### [TASK BRIEF]
Using the entries below, quote exactly the span of lines that begins with the line containing "From the available options" and ends with the final line.

### [TASK INPUTS]
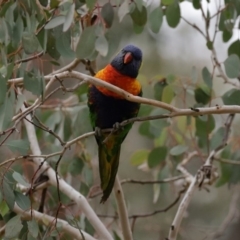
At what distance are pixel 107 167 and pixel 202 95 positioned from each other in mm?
365

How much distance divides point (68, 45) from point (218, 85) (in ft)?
8.38

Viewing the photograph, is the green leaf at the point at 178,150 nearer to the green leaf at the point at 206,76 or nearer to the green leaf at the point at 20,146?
the green leaf at the point at 206,76

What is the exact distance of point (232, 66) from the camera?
1.55m

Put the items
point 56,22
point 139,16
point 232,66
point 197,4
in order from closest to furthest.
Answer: point 56,22
point 139,16
point 232,66
point 197,4

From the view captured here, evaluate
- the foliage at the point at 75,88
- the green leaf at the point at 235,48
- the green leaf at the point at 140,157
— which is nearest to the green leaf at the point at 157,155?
the foliage at the point at 75,88

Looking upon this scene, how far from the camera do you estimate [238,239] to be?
3.02 metres

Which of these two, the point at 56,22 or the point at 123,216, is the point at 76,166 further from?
the point at 56,22

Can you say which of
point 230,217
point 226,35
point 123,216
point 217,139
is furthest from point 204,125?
point 230,217

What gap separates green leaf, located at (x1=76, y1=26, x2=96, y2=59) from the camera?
1244mm

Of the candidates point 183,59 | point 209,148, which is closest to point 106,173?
point 209,148

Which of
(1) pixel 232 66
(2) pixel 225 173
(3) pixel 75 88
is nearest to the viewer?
(3) pixel 75 88

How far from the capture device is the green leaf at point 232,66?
1543mm

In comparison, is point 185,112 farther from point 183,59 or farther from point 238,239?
point 183,59

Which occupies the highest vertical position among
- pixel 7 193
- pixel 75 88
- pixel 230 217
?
pixel 75 88
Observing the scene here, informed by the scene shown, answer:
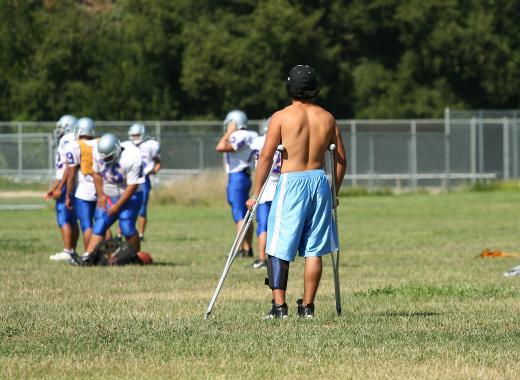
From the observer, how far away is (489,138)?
155 feet

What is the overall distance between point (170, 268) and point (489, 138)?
103 feet

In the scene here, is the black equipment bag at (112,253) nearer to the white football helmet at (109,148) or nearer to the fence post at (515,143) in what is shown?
the white football helmet at (109,148)

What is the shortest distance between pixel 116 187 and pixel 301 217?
7.29m

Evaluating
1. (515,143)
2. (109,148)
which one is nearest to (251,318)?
(109,148)

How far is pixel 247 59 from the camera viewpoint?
5084 cm

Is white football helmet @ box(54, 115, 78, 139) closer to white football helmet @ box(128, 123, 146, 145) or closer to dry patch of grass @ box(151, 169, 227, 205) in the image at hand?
white football helmet @ box(128, 123, 146, 145)

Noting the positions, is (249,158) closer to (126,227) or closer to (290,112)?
(126,227)

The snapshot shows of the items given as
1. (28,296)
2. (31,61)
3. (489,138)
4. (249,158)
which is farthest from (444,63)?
(28,296)

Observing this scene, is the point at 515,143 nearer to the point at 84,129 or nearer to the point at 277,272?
the point at 84,129

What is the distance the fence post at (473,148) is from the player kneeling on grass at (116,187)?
2994 cm

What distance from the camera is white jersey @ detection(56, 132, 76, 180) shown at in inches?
723

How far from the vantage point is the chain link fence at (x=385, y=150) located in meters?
44.8

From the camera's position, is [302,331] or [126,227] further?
[126,227]

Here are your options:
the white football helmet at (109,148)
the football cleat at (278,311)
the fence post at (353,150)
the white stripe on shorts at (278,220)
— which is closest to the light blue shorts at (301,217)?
the white stripe on shorts at (278,220)
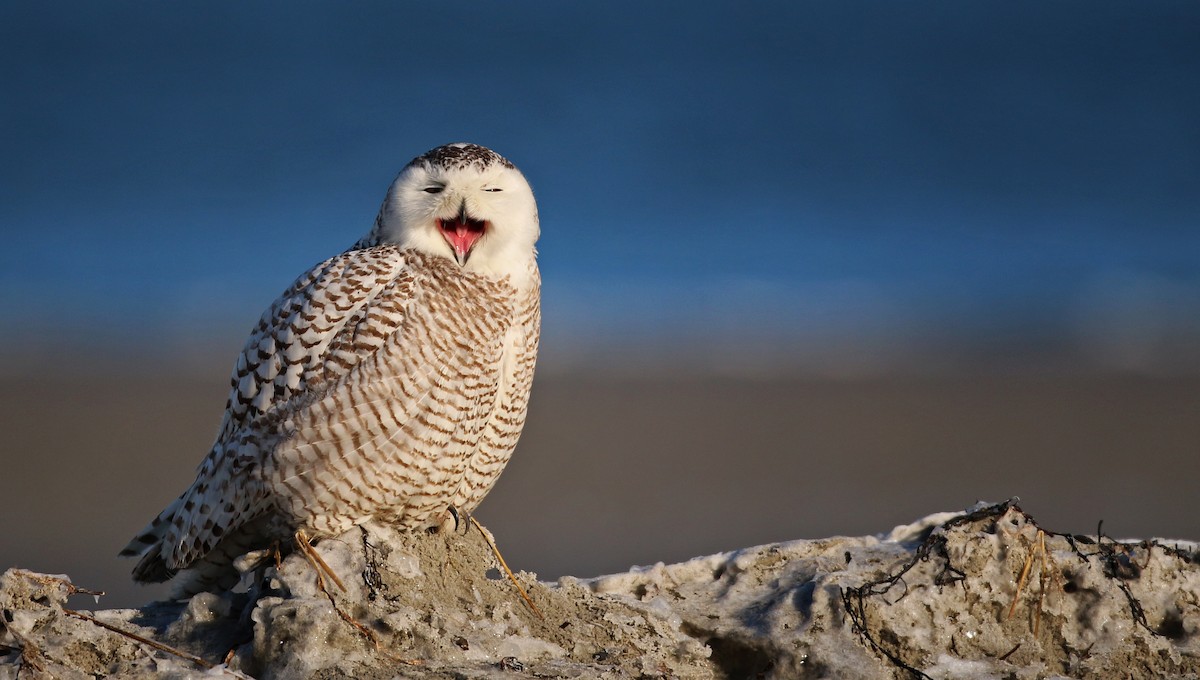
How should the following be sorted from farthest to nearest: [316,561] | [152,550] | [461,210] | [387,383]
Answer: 1. [152,550]
2. [461,210]
3. [387,383]
4. [316,561]

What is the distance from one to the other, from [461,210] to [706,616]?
76.2 inches

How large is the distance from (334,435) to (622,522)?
14177 mm

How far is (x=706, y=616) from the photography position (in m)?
5.14

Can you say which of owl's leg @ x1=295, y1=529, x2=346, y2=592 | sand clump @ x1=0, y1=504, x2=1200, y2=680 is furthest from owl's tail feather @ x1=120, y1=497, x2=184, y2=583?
owl's leg @ x1=295, y1=529, x2=346, y2=592

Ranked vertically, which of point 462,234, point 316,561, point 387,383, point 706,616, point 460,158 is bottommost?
point 316,561

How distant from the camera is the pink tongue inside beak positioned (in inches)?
216

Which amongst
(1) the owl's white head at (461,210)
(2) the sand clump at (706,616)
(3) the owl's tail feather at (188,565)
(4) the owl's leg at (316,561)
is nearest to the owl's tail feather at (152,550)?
(3) the owl's tail feather at (188,565)

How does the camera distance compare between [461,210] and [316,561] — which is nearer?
[316,561]

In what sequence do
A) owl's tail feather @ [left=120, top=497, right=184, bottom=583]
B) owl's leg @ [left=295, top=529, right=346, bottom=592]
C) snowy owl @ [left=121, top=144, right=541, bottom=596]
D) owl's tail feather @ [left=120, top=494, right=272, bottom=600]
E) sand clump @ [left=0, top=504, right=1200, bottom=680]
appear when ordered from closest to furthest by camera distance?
sand clump @ [left=0, top=504, right=1200, bottom=680] < owl's leg @ [left=295, top=529, right=346, bottom=592] < snowy owl @ [left=121, top=144, right=541, bottom=596] < owl's tail feather @ [left=120, top=494, right=272, bottom=600] < owl's tail feather @ [left=120, top=497, right=184, bottom=583]

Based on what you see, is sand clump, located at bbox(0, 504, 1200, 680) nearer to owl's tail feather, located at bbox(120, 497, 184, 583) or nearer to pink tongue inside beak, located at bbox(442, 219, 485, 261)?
owl's tail feather, located at bbox(120, 497, 184, 583)

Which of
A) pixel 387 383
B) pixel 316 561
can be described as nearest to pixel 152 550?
pixel 316 561

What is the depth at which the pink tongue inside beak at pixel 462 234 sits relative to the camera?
216 inches

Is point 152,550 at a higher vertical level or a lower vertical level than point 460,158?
lower

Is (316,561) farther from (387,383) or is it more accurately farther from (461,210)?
(461,210)
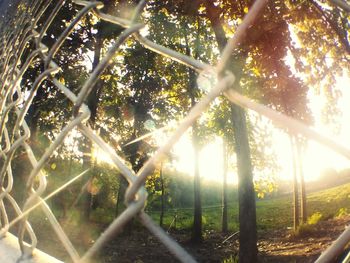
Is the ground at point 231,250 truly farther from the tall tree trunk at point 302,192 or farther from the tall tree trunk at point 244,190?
the tall tree trunk at point 302,192

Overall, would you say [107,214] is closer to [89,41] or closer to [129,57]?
[129,57]

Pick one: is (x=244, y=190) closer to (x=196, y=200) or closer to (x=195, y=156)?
(x=196, y=200)

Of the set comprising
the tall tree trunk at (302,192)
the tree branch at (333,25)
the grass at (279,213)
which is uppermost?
the tree branch at (333,25)

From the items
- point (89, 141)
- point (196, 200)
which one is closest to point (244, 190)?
point (89, 141)

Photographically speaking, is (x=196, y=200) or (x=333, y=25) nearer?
(x=333, y=25)

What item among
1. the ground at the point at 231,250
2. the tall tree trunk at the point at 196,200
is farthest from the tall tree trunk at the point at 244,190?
the tall tree trunk at the point at 196,200

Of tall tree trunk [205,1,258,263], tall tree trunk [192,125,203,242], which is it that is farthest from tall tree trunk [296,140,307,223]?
tall tree trunk [205,1,258,263]

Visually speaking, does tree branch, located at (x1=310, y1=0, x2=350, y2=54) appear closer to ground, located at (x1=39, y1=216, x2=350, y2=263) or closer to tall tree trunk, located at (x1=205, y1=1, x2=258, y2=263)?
tall tree trunk, located at (x1=205, y1=1, x2=258, y2=263)

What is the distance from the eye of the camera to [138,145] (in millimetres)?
16141

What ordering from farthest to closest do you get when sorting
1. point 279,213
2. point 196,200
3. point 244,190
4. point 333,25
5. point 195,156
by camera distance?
point 279,213, point 195,156, point 196,200, point 244,190, point 333,25

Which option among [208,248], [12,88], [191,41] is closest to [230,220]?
[208,248]

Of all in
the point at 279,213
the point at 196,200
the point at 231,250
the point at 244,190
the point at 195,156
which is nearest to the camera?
the point at 244,190

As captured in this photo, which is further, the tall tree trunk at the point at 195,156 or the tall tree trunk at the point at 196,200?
the tall tree trunk at the point at 196,200

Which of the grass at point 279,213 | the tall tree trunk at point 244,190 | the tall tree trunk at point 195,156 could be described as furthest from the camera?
the grass at point 279,213
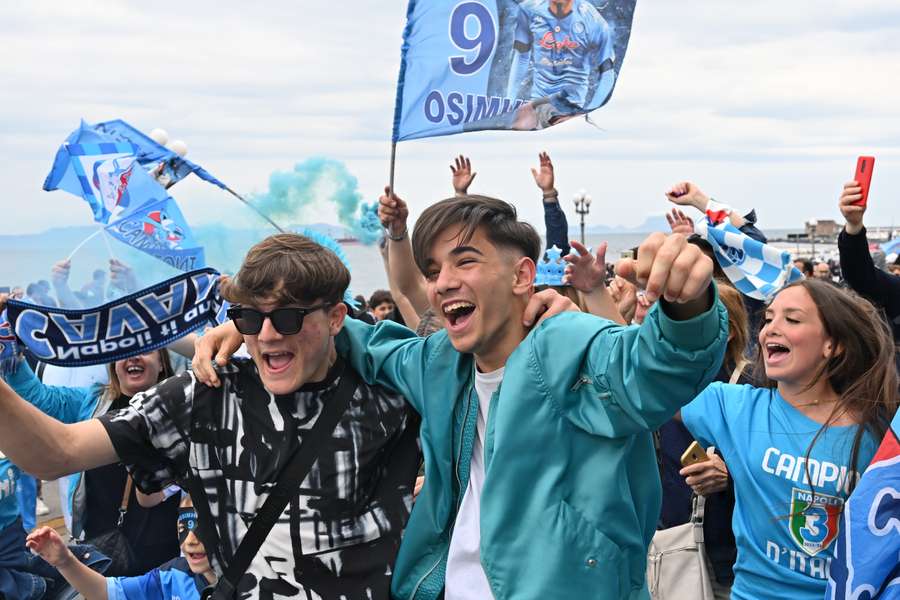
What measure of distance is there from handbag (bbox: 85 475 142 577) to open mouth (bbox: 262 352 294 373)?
182 cm

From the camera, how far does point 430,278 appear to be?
2938 mm

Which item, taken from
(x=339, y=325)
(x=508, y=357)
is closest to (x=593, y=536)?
(x=508, y=357)

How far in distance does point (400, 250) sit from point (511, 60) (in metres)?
1.30

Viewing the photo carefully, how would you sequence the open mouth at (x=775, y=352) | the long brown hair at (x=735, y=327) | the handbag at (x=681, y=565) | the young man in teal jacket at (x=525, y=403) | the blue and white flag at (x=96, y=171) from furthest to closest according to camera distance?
the blue and white flag at (x=96, y=171), the long brown hair at (x=735, y=327), the handbag at (x=681, y=565), the open mouth at (x=775, y=352), the young man in teal jacket at (x=525, y=403)

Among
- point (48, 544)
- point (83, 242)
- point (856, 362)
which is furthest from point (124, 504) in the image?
point (856, 362)

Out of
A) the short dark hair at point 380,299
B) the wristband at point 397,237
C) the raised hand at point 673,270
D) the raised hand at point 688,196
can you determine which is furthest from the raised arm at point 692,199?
the short dark hair at point 380,299

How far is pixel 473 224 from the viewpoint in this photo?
112 inches

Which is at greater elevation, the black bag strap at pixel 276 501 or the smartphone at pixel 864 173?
the smartphone at pixel 864 173

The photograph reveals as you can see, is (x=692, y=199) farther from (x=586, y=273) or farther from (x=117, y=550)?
(x=117, y=550)

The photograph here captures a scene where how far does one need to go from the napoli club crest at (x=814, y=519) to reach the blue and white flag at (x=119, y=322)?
224cm

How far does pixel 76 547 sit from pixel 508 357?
2.50m

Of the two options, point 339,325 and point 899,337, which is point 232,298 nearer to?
point 339,325

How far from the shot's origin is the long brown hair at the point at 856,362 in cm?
357

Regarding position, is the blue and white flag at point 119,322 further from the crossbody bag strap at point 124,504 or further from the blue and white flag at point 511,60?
the blue and white flag at point 511,60
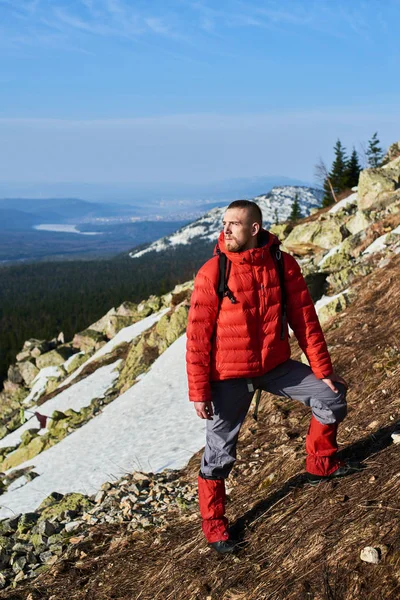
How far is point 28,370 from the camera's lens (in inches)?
1933

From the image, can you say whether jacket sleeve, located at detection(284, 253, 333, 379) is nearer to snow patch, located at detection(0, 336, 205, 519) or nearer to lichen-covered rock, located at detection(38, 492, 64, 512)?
snow patch, located at detection(0, 336, 205, 519)

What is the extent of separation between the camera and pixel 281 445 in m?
7.44

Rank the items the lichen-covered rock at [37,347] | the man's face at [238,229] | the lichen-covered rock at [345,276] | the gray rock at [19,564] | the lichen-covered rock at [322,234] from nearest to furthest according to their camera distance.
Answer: the man's face at [238,229] < the gray rock at [19,564] < the lichen-covered rock at [345,276] < the lichen-covered rock at [322,234] < the lichen-covered rock at [37,347]

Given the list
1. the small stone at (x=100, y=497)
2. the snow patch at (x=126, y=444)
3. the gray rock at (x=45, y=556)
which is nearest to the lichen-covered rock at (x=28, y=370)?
the snow patch at (x=126, y=444)

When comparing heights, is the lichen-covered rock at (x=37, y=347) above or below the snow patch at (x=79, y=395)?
below

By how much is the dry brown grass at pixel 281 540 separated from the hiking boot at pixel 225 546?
0.07 m

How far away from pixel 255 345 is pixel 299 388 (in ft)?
2.10

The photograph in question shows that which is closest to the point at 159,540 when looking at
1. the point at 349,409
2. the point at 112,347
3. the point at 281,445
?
the point at 281,445

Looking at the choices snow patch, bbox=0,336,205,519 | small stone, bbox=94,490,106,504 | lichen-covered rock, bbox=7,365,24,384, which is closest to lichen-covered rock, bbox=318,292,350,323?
snow patch, bbox=0,336,205,519

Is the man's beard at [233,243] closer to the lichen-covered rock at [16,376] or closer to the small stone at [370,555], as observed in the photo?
the small stone at [370,555]

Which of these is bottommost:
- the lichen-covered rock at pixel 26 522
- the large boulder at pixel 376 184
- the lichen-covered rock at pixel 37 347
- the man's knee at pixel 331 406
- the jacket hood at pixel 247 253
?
the lichen-covered rock at pixel 37 347

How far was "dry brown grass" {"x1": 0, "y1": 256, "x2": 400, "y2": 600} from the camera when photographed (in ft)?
14.1

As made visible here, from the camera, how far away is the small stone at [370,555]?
162 inches

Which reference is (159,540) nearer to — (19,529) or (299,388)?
(299,388)
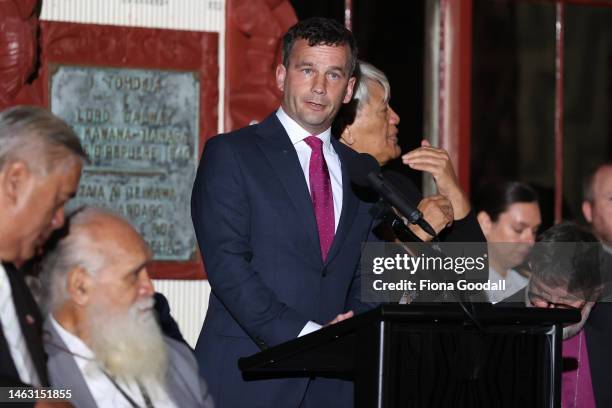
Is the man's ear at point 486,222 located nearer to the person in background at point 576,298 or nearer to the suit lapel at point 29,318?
the person in background at point 576,298

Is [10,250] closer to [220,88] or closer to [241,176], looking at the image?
[241,176]

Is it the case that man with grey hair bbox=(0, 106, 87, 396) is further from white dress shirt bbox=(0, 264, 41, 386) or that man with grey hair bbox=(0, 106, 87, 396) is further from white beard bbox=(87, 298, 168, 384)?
white beard bbox=(87, 298, 168, 384)

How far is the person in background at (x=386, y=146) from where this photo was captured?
4.69m

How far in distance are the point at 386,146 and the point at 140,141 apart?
1717mm

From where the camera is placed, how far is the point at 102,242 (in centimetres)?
343

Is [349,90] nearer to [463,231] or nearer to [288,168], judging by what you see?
[288,168]

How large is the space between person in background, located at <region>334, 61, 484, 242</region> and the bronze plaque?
1.53m

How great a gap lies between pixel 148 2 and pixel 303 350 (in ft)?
10.2

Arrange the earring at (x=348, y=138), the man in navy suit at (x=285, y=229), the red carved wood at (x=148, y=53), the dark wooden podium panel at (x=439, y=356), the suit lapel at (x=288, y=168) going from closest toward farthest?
the dark wooden podium panel at (x=439, y=356) → the man in navy suit at (x=285, y=229) → the suit lapel at (x=288, y=168) → the earring at (x=348, y=138) → the red carved wood at (x=148, y=53)

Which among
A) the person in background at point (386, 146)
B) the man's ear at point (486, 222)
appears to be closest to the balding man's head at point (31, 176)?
the person in background at point (386, 146)

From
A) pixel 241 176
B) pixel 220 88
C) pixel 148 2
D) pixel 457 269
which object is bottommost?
pixel 457 269

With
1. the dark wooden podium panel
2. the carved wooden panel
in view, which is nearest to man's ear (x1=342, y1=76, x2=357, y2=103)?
the dark wooden podium panel

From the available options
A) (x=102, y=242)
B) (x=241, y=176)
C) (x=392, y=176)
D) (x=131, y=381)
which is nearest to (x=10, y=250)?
(x=102, y=242)

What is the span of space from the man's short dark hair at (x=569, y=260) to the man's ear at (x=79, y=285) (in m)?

### [CORRECT RESULT]
From the available options
A) (x=102, y=242)
B) (x=241, y=176)
C) (x=392, y=176)
D) (x=131, y=381)
which is nearest to (x=10, y=250)?
(x=102, y=242)

What is the span of space from the man's short dark hair at (x=569, y=260) to the man's ear at (x=79, y=285) (in m)?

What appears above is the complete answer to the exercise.